▸ **AVAILABLE DATA**
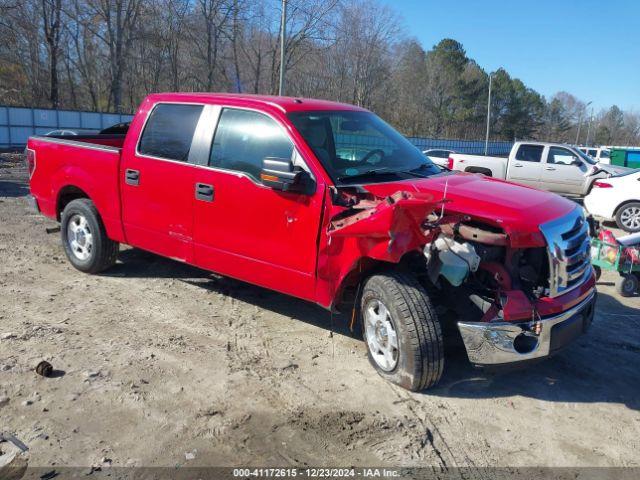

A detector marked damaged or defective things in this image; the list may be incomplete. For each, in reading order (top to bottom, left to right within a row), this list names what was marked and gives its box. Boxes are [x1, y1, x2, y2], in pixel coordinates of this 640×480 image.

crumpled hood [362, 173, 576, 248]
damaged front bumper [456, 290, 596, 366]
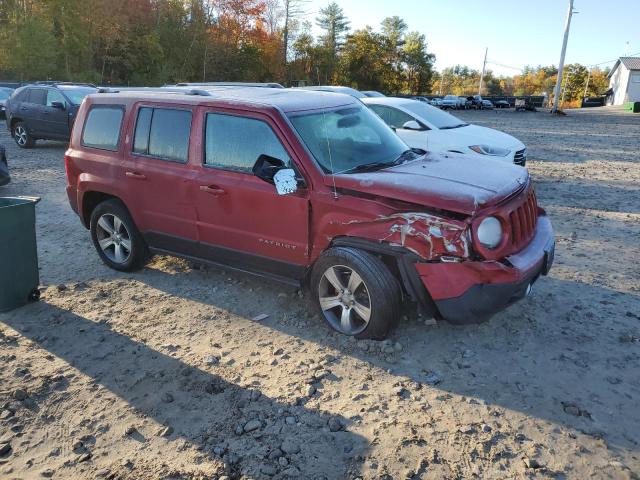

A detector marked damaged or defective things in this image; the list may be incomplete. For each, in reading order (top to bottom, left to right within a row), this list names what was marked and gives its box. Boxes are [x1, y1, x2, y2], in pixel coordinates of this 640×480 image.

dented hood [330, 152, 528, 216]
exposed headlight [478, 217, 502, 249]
==
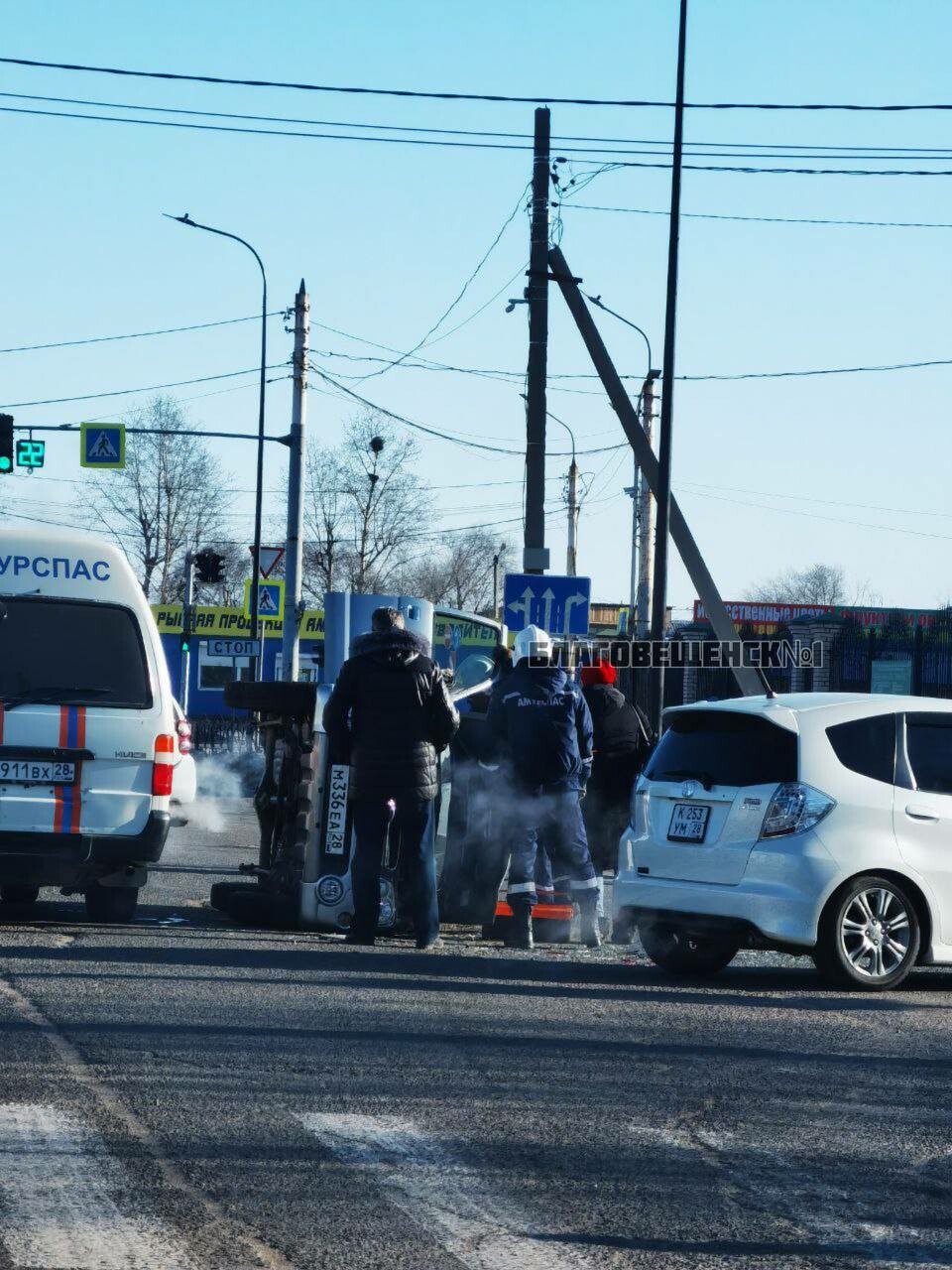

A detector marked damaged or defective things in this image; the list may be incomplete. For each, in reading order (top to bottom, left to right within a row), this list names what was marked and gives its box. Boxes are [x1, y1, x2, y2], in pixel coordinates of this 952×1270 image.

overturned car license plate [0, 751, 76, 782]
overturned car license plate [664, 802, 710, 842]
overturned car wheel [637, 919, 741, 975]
==
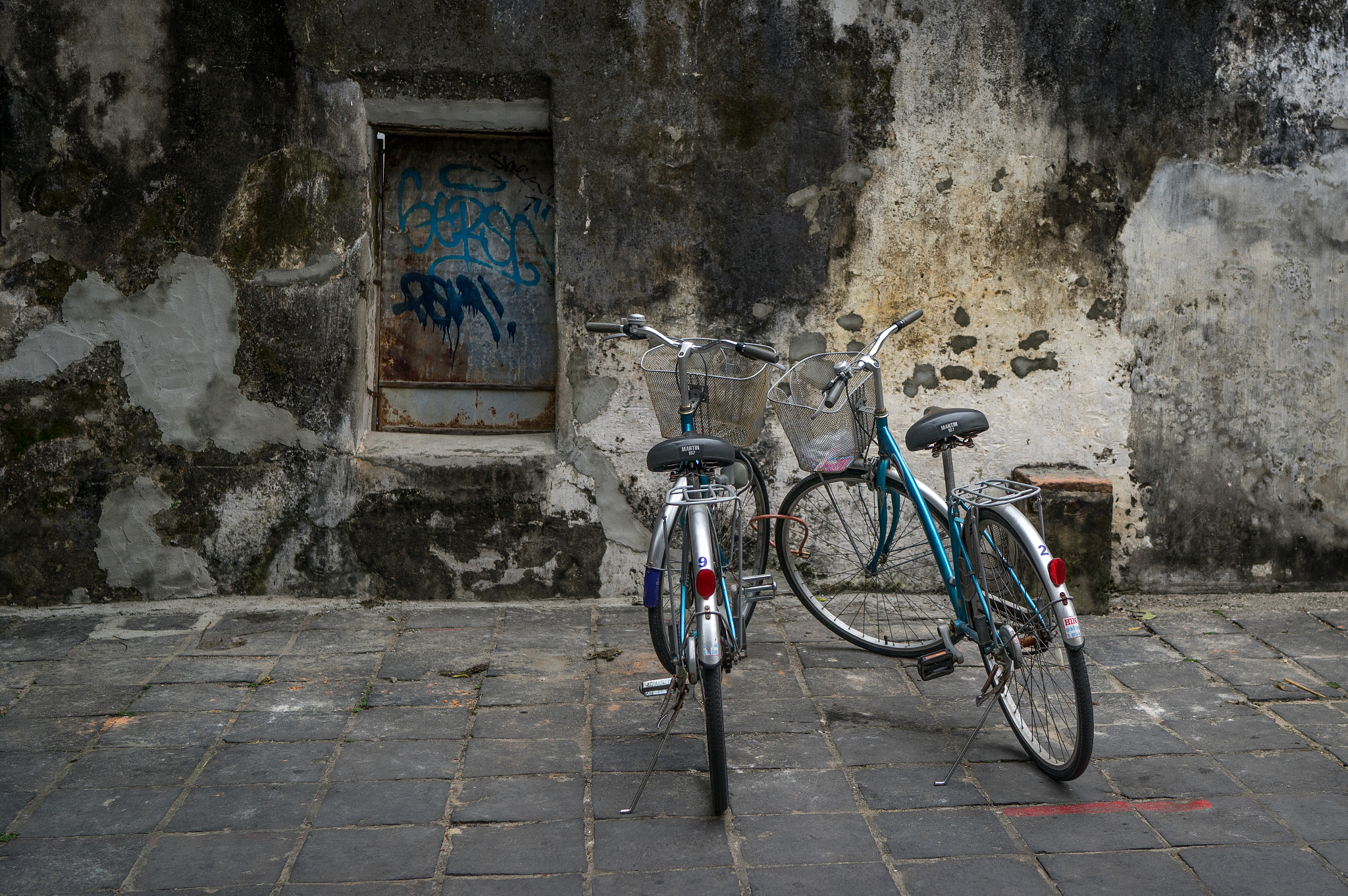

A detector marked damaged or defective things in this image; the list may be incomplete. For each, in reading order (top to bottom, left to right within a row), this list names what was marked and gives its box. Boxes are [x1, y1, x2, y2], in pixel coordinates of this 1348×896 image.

▸ **WHAT YOU HAVE TO DO**
List every line in the items above that contains the word "order", treating uppercase and lowercase as different.

▸ **RESULT OF THE TASK**
A detector marked damaged or defective things in this image; the list may be incomplete. For each, in reading order (top to bottom, left to right within a row), this list names what was marked and gives its box. Boxes are [x1, y1, x2, y2], in pixel coordinates of this 640×480 image.
A detector marked damaged or defective things in this image; the list may be incomplete. For each, in reading order (top to bottom, left to right within a row), this list names what was marked and gives its box. Boxes are [x1, y1, x2, y2], in pixel coordinates of this 640×480 image.
A detector marked damaged or defective things in this image; the list may be incomplete. For each, in reading order (top to bottom, left to right within a row), this list names what was marked and gives its box. Boxes are [x1, y1, x2, y2], in pixel coordinates of this 952×1270 image.
A detector marked damaged or defective things in this image; the list may be incomplete. For each, in reading order (top to bottom, left to right within a row), this list names what was marked and gives its box. Boxes are [x1, y1, x2, y2], in pixel coordinates of this 1348×896 image.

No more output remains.